What this task involves: Extract every line of the records below and reproduce each one character for character.

Dataset content:
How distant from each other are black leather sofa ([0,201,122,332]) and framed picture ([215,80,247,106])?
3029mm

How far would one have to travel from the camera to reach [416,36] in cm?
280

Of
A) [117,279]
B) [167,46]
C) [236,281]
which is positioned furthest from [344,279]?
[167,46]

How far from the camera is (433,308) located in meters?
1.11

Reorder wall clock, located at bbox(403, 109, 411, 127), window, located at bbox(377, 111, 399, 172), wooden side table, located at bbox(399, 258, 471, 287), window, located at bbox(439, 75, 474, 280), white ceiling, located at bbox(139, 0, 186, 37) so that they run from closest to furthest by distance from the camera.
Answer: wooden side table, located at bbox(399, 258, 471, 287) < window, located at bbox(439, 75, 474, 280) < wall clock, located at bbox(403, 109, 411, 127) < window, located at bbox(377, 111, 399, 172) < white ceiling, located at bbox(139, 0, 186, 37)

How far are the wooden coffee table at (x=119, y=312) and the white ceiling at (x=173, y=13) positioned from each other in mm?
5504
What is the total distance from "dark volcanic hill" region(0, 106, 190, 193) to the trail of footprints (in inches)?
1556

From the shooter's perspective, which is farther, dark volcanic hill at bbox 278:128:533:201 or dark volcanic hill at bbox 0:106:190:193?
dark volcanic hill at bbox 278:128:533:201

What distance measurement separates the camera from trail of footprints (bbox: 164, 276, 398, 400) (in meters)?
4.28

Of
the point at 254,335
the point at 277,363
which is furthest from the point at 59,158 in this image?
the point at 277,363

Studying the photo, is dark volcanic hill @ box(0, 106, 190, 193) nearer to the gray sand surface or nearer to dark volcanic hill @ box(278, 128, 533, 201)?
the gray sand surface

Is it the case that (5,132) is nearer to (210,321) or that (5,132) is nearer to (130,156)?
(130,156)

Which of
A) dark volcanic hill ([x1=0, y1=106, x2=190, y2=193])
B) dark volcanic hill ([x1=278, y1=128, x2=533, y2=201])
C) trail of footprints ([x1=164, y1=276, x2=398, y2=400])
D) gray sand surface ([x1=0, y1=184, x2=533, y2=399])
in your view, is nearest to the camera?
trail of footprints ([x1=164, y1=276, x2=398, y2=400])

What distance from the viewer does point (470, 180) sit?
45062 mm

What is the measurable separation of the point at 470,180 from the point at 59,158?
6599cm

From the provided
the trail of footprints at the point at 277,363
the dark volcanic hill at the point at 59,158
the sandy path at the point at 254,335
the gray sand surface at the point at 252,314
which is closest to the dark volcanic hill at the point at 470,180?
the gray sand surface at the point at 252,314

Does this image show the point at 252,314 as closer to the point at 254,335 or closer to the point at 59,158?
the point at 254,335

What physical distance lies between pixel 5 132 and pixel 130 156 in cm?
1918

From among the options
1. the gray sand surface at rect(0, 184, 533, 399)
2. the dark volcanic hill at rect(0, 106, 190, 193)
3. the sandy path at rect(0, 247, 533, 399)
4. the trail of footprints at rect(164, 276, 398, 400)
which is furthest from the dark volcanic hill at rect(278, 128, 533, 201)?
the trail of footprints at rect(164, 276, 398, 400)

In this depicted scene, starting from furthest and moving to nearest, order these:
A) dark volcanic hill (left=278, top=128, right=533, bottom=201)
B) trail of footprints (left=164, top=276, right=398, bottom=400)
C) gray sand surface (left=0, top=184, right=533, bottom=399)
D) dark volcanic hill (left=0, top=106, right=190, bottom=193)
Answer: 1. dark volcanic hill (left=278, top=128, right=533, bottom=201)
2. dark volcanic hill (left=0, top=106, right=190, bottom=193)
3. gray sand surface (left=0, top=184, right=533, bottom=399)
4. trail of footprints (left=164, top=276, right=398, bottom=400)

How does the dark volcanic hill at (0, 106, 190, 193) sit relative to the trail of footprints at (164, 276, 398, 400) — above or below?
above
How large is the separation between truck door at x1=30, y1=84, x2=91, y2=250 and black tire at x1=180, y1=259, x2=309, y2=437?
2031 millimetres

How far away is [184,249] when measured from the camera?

Response for this exercise:
How distant from each other are black leather sofa ([0,201,122,332]) and framed picture ([215,80,247,106])?
3029mm

How far would one have to travel from the camera to reach [416,36] in cm?
280

Of
A) [117,279]
B) [167,46]
C) [236,281]
which is positioned furthest from [344,279]?
[167,46]

How far from the camera is (433,308) located in meters?
1.11

Reorder wall clock, located at bbox(403, 109, 411, 127), window, located at bbox(377, 111, 399, 172), wooden side table, located at bbox(399, 258, 471, 287), window, located at bbox(439, 75, 474, 280), white ceiling, located at bbox(139, 0, 186, 37) so that they run from closest to furthest by distance from the camera.
Answer: wooden side table, located at bbox(399, 258, 471, 287) < window, located at bbox(439, 75, 474, 280) < wall clock, located at bbox(403, 109, 411, 127) < window, located at bbox(377, 111, 399, 172) < white ceiling, located at bbox(139, 0, 186, 37)

How far are the wooden coffee table at (x=119, y=312) and the white ceiling at (x=173, y=13) positioned from each other in mm?
5504
What is the total distance from "dark volcanic hill" region(0, 106, 190, 193) to the trail of footprints (in inches)?
1556

From the shooter's perspective, which is farther, dark volcanic hill at bbox 278:128:533:201 or dark volcanic hill at bbox 0:106:190:193?
dark volcanic hill at bbox 278:128:533:201

What distance measurement separates the camera from trail of footprints (bbox: 164, 276, 398, 400) (in meters)?
4.28

Of
the point at 254,335
the point at 277,363
which is furthest from the point at 59,158 in this image?
the point at 277,363

Studying the photo, is dark volcanic hill @ box(0, 106, 190, 193) nearer to the gray sand surface or nearer to dark volcanic hill @ box(278, 128, 533, 201)?
the gray sand surface

Is it the case that (5,132) is nearer to (210,321) or that (5,132) is nearer to (130,156)?
(130,156)

Which of
A) dark volcanic hill ([x1=0, y1=106, x2=190, y2=193])
B) dark volcanic hill ([x1=278, y1=128, x2=533, y2=201])
C) trail of footprints ([x1=164, y1=276, x2=398, y2=400])
D) gray sand surface ([x1=0, y1=184, x2=533, y2=399])
in your view, is nearest to the camera?
trail of footprints ([x1=164, y1=276, x2=398, y2=400])

What distance from the viewer does point (470, 180) sit?
45062 mm

What is the measurable separation of the point at 470,180 from the point at 59,158?
6599cm

From the provided
the trail of footprints at the point at 277,363
the dark volcanic hill at the point at 59,158
the sandy path at the point at 254,335
the gray sand surface at the point at 252,314
which is closest to the dark volcanic hill at the point at 470,180?
the gray sand surface at the point at 252,314

Does this image show the point at 252,314 as closer to the point at 254,335 or closer to the point at 59,158?
the point at 254,335

What physical distance lies between pixel 5 132 and pixel 130 156 in cm?
1918

From among the options
1. the gray sand surface at rect(0, 184, 533, 399)
2. the dark volcanic hill at rect(0, 106, 190, 193)
3. the sandy path at rect(0, 247, 533, 399)
4. the trail of footprints at rect(164, 276, 398, 400)
which is furthest from the dark volcanic hill at rect(278, 128, 533, 201)?
the trail of footprints at rect(164, 276, 398, 400)

In this depicted scene, starting from furthest and moving to nearest, order these:
A) dark volcanic hill (left=278, top=128, right=533, bottom=201)
B) trail of footprints (left=164, top=276, right=398, bottom=400)
C) gray sand surface (left=0, top=184, right=533, bottom=399)
D) dark volcanic hill (left=0, top=106, right=190, bottom=193)
Answer: 1. dark volcanic hill (left=278, top=128, right=533, bottom=201)
2. dark volcanic hill (left=0, top=106, right=190, bottom=193)
3. gray sand surface (left=0, top=184, right=533, bottom=399)
4. trail of footprints (left=164, top=276, right=398, bottom=400)

How does the dark volcanic hill at (0, 106, 190, 193) sit relative to the trail of footprints at (164, 276, 398, 400) — above or below?
above
How large is the separation between truck door at x1=30, y1=84, x2=91, y2=250 and black tire at x1=180, y1=259, x2=309, y2=437?
2031 millimetres

How far away is [184,249] when measured from the camera?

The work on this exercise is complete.